When you read the title “Reflections Within the Transitioning Grid,” an image undoubtedly forms within your mind—of mirrored surfaces, perhaps, or of the countless “reflection” papers your seminar professors have surely assigned throughout the course of your study. For me, the title invoked a sense of curiosity. Grid as in electricity? Grid as an artistic element? As in what modern cities are built on? I would soon learn that the interpretations I dreamt up all spoke to one of the fundamental themes of the exhibit: change. 

Merrill Shatzman and libi rose, the artists behind the exhibit, met at Duke three years ago, when rose was an M.F.A. student in one of Shatzman’s classes. As a joint initiative between the Center for Documentary Studies and the Master of Fine Arts and Experimental and Documentary Arts at Duke, it made sense that the Power Plant Gallery would host the exhibit.

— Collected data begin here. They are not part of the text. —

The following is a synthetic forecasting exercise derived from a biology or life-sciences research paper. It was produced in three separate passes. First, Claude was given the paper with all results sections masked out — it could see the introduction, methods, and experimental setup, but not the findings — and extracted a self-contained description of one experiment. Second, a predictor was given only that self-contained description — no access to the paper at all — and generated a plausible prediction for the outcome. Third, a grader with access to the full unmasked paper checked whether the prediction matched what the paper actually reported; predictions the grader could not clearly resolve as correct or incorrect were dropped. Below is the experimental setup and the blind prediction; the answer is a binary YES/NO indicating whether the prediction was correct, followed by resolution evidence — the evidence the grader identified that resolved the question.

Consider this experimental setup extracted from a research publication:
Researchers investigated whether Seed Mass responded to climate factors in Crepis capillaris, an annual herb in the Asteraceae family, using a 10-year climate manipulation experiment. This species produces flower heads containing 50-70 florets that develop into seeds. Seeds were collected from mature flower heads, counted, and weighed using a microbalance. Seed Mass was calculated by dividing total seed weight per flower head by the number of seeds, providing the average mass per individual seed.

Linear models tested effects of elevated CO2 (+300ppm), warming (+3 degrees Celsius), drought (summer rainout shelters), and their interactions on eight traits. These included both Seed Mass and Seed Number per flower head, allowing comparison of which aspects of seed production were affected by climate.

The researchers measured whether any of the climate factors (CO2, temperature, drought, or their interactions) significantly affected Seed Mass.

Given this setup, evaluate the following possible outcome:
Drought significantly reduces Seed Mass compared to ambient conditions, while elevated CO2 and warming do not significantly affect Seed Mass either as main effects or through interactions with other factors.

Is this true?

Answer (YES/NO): NO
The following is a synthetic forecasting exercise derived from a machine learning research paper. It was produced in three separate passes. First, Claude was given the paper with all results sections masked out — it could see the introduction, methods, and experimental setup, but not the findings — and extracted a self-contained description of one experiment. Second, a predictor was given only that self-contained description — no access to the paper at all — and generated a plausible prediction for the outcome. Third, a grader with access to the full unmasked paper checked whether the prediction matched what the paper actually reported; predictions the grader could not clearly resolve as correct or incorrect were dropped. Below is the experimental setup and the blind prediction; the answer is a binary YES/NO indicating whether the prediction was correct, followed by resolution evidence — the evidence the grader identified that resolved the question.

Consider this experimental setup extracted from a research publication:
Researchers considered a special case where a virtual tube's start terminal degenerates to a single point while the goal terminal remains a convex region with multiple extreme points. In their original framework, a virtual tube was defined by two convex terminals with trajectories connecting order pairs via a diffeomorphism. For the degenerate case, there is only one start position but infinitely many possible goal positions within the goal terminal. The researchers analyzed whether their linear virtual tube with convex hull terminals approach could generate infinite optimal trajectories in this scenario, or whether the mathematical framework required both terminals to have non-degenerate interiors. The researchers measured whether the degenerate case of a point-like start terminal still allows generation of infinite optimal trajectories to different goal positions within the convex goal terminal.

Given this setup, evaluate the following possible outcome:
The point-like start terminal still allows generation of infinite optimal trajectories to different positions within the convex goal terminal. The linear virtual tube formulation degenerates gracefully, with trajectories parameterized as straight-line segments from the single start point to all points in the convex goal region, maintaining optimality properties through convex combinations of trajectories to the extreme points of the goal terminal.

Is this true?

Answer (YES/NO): NO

“We’ve known each other for almost four years, and I think we really work well together—our ideas play off of each other’s,” Shatzman said. “Once we started talking about doing this, the ideas just kept growing and growing, and continue to grow. We have to stop sometimes, and say ‘no more ideas!’”

The inspiration for the exhibit began to form after rose completed a project for Shatzman’s class in which she 3-D printed typography, making something we’re traditionally used to seeing on a screen into a tangible object.

“I work as a printmaker, and I was really interested in how to bring technology into printmaking but not have it appear as if technology is the driving force behind it,” Shatzman said. 

“[We wanted] to make the technology an organic part of the work, rather than like ‘Look at this technology!’” rose added. 

This concept of the blending of the natural and technological worlds is at the base of the exhibit, which utilizes more traditional prints (all previously shot by Shatzman) but portrays them through a technological lens. As a result, most of the pieces in the show have been either laser-cut or laser-etched.

“That’s a driving factor of my work, that there’s a separation between the natural and the human-made,” rose said. “There’s this continuum of what we perceive as natural and what we perceive as unnatural.”

Perception, too, is a key theme throughout the work, which challenges the traditional ways we view prints by presenting them in an unexpected way.

“Almost all of [the exhibit] is drawn from the same body of imagery, but they’ve just been broken up into different methods of viewing, different methods of transmitting that image back to the viewer,” rose said.

This idea also correlates to the exhibit’s subject matter, reflections.

“The narrative behind it is looking at imagery and being able to see it in a variety of different ways,” Shatzman said. “If one looks at reflected surfaces, they’re often held within a boundary. … They’ll reflect what’s around them, to some point, but at the same point they take on so many other different types of characteristics that they could be seen as a variety of things, if you let your mind see them that way.”

These themes of change, as well as the transition of the natural and organic to the unnatural and strange, speak particularly well to the changes that Durham is currently going through.

“We can see these images in the buildings that are going up in downtown now, and think about how these buildings change how we move through space, and the ways that grids force us to move through space, and the way that the Durham grid has been disrupted so many times,” rose said.

Shatzman also hopes that the exhibit will speak specifically to Durham’s burgeoning tech community.

“There always seems to be such a good joining between technology and art, or engineering and art, or city planning and art,” Shatzman said. “You can really look at old and new in Durham and see these different types of relationships. It would be my hope that someone coming to the show…[can] get caught in something new that they’re seeing, and aware of that, rather than just ‘Oh, that’s another building!’” 

Shatzman and rose’s exhibit, “Reflections Within the Transitioning Grid: Merging Structure, Form, and Design With Technology” will open Sept. 15 at the Power Plant Gallery at Duke University in the American Tobacco Campus with a Third Friday Durham Opening Reception and Artist’s Talk from 5 p.m. to 8 p.m. The exhibit will run until Nov. 22.